Der DigitalPakt markiert eine Zeitenwende für die Bildungspolitik in Deutschland dar. Durch die Grundgesetzänderung des Artikels 104c konnte die verfassungsrechtliche Grundlage geschaffen werden, dass der Bund im großen Stil Bundesmittel in den Bildungsbereich gibt und die Länder finanziell unterstützt, um für eine bessere Ausstattung der Schulen zu sorgen und die digitale Infrastruktur zu verbessern. Der Bund stellt über einen Zeitraum von fünf Jahren insgesamt fünf Milliarden Euro zur Verfügung. Daraus ergeben sich durchschnittlich 137.000€ für jede Schule in Deutschland für die Anschaffung von digitalen Geräten, die den pädagogischen Konzepten der Schulen entsprechend eine grundlegende Digitalausstattung ermöglichen sollen. Darunter zählen z.B. interaktive Tafeln oder Server für schulinterne Netzwerke bzw. flächendeckendes WLAN. Gegenzug haben sich die Länder verpflichtet, die Digitalisierung Gegenstand der Lehrpläne zu machen und Lehrer*innen entsprechend auszubilden.  Diese Maßnahmen sollen die deutschen Schulen ins 21. Jahrhundert holen.

 

Berlin erhält insgesamt 257 Mio. Euro.
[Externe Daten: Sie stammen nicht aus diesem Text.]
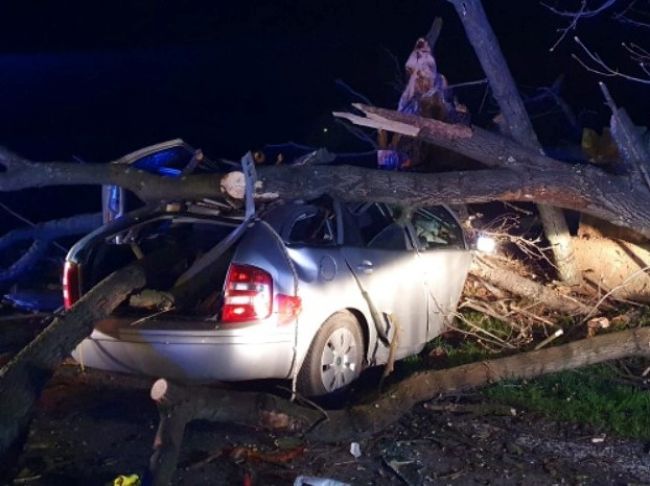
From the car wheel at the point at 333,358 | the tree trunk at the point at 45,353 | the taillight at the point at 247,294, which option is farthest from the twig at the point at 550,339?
the tree trunk at the point at 45,353

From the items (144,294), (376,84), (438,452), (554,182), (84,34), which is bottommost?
(438,452)

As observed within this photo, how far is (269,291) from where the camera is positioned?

Zusammen mit landeseigenen Mitteln für die Digitalisierung werden in diesem Jahr rund 38 Mio. Euro in die knapp 800 Berliner Schulen investiert. Um diese Mittel zu erhalten, muss jede Schule ein Medienkonzept erstellen und sich damit um eine Förderung bewerben. Es ist vorgesehen, dass der Schulträger den Antrag mit einem IT-Entwicklungskonzept und einem Konzept über die Sicherstellung von Wartung, Betrieb und Support der schulischen IT-Infrastruktur ergänzt. Die Senatsverwaltung für Bildung hat dementsprechend eine Beratungs- und Unterstützungsstelle eingerichtet, die bei der Umsetzung helfen soll. Der Mittelabfluss erweist sich jedoch als schwerwiegendes Problem. Bundesweit wurden bisher lediglich unter 200 Mio. Euro der insgesamt 5 Mrd. Euro abgerufen. Auch in Berlin sind beim Digitalpakt in der Senatsverwaltung und in den Bezirken die gleichen Probleme zu erkennen, wie auch bei anderen größeren Investitionsprogrammen und Verwaltungsmaßnahmen. Dieser Zustand kann niemanden zufrieden stellen.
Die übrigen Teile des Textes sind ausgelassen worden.